What is expected – Extract the forum thread on free will and computers below, reproducing it word for word from start to finish.

Kenny wrote: ↑Thu Mar 15, 2018 7:49 pm
Kenny wrote:Nils wrote:Think of a computer. The program and inputs determine its output. If you change the inputs, the output will change (no free will). The same with humans. Heredity and environment determine our behaviour. If you change the environment (saying that you will punish murders) you will prevent some murdering. No free will is needed.
Nils
I remember speaking to two brothers at different times; one was abusive to his girlfriends, the other kind. The abusive one said he was abusive to women because he grew up seeing his dad beat his mom and that’s all he knew; by watching his dad. The non-abusive one said he grew up watching his dad beat his mom and all he knew was to not be like his dad.
I think the problem with your computer analogy is the computer has no choice but to react to its input because it is incapable of making a decision. People are different; no matter our heredity or environment, we can still choose to do differently because we are capable of making a decision.
Nils wrote: Ken,
Are not computers making decisions?
No; computers only do what they are programmed to do. They are incapable of independent thought.
Nils wrote: I don't understand what you mean. The computers that will control the self-driving cars, for instance, they have to make decisions all the time.
The computers on self-driving cars are programmed to react to the sensors around the car. They do not decide to react to the sensors, they have no choice; they can only do what they have been programmed to do by an outside source (programmer)

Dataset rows
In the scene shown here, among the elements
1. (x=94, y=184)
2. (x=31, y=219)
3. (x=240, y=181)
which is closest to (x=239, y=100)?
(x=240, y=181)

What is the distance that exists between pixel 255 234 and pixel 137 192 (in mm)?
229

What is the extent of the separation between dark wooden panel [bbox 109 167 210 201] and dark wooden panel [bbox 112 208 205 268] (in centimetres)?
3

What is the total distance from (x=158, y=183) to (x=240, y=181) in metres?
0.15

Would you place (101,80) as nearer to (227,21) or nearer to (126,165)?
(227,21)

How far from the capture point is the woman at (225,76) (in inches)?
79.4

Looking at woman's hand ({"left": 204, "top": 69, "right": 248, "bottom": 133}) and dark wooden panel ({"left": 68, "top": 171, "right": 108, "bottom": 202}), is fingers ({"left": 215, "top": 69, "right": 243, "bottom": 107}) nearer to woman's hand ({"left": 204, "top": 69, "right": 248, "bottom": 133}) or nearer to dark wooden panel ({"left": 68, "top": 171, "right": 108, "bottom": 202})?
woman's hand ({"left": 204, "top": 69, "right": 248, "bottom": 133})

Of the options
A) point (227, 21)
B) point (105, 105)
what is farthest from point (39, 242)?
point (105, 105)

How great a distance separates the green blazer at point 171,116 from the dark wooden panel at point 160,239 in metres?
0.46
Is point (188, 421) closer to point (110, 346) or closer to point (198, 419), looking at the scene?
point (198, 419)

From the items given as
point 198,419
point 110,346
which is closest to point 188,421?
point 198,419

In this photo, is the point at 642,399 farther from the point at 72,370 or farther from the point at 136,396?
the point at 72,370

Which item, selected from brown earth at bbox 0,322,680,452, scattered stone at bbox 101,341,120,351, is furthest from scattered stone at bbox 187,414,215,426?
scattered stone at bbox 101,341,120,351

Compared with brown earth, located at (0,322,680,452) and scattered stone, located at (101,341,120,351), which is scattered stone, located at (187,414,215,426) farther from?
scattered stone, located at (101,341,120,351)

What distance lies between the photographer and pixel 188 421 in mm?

Answer to this task –
Kenny wrote: ↑Thu Mar 15, 2018 7:49 pm
Kenny wrote:Nils wrote:Think of a computer. The program and inputs determine its output. If you change the inputs, the output will change (no free will). The same with humans. Heredity and environment determine our behaviour. If you change the environment (saying that you will punish murders) you will prevent some murdering. No free will is needed.
Nils
I remember speaking to two brothers at different times; one was abusive to his girlfriends, the other kind. The abusive one said he was abusive to women because he grew up seeing his dad beat his mom and that’s all he knew; by watching his dad. The non-abusive one said he grew up watching his dad beat his mom and all he knew was to not be like his dad.
I think the problem with your computer analogy is the computer has no choice but to react to its input because it is incapable of making a decision. People are different; no matter our heredity or environment, we can still choose to do differently because we are capable of making a decision.
Nils wrote: Ken,
Are not computers making decisions?
No; computers only do what they are programmed to do. They are incapable of independent thought.
Nils wrote: I don't understand what you mean. The computers that will control the self-driving cars, for instance, they have to make decisions all the time.
The computers on self-driving cars are programmed to react to the sensors around the car. They do not decide to react to the sensors, they have no choice; they can only do what they have been programmed to do by an outside source (programmer)